My favorite part was counting the number of older men I caught ogling my seashells. I didn’t quite fill them out as nicely as I wish, but I sure get points for trying. One man made a point of complimenting my earrings, probably so he could make it seem like he was focusing on something located above my chest. Liar.
It was a lot of fun, especially early in the morning when people in the drive-thru were trying to make sense of why the hell they’re being served by people dressed so strangely.

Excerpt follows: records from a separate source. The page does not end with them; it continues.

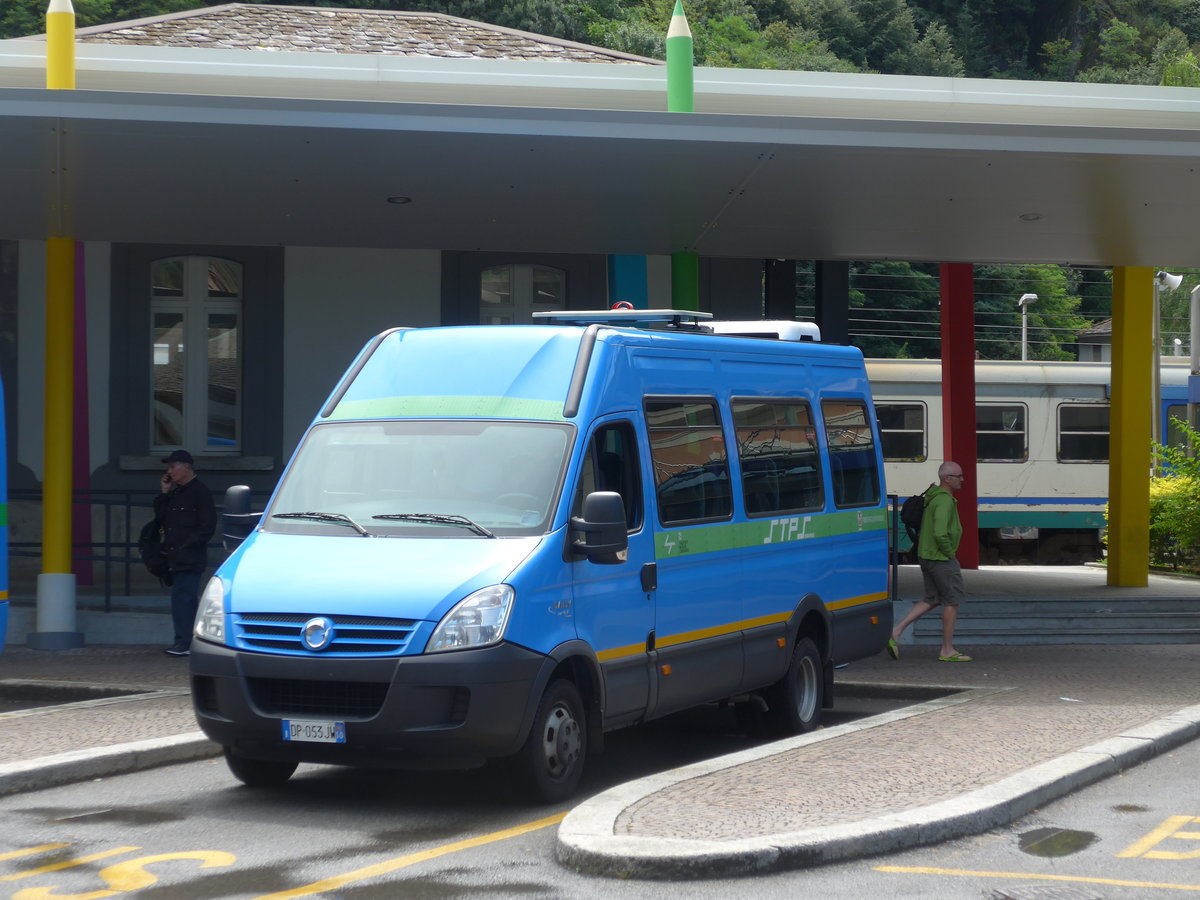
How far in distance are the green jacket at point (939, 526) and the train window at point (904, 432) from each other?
13.6 meters

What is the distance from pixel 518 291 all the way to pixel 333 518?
1086cm

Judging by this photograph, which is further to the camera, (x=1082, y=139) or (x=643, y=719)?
(x=1082, y=139)

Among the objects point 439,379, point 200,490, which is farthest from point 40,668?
point 439,379

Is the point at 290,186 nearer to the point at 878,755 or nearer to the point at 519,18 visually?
the point at 878,755

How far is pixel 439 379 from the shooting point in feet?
27.9

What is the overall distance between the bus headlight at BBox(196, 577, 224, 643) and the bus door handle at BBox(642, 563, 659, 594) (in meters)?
2.23

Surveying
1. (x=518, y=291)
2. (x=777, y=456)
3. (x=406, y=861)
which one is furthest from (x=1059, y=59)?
(x=406, y=861)

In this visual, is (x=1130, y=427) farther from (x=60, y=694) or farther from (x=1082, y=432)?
(x=60, y=694)

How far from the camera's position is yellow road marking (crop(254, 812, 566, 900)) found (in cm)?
599

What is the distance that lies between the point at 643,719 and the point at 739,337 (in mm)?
2812

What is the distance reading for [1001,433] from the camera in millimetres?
27844

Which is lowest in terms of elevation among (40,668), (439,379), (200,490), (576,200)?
(40,668)

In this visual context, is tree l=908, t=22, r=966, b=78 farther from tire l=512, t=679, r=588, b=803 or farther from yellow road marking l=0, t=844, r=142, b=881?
yellow road marking l=0, t=844, r=142, b=881

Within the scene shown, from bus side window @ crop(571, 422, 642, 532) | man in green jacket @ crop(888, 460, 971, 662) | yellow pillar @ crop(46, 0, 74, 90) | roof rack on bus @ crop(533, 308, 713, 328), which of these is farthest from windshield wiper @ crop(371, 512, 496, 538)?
man in green jacket @ crop(888, 460, 971, 662)
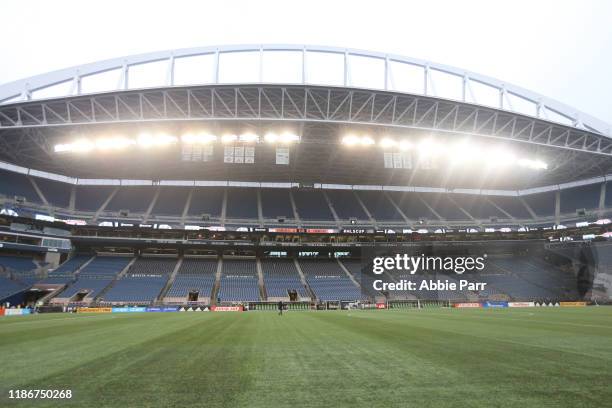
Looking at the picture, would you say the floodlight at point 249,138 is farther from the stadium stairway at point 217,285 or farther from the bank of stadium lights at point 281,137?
the stadium stairway at point 217,285

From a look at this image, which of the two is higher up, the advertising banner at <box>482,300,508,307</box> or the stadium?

I served Cruella DeVil in the drive thru. Her hair was spectacular. Half black, half white, and stuck off in all directions. “HAVE YOU SEEN MY PUPPIES?!” she screamed before taking off in her minivan. Classic.
Oh, and a woman in her mid-forties showed up for coffee dressed as Psy. You probably know him from that damn Gangnam Style song that gets stuck in your head and refuses to quit. (HEEEEEEEYYYYYYYY, SEXY LADY.) She played the song on her phone and did Psy’s crazy dance for at least ten minutes. “I’ve got a Gangnam Style cappuccino for Psy on the bar,” I yelled when her drink was done. I couldn’t resist.
I have my doubts that next year will surpass this one… but we’ll see.
In other news: The countdown has begun! TWENTY-TWO DAYS REMAINING.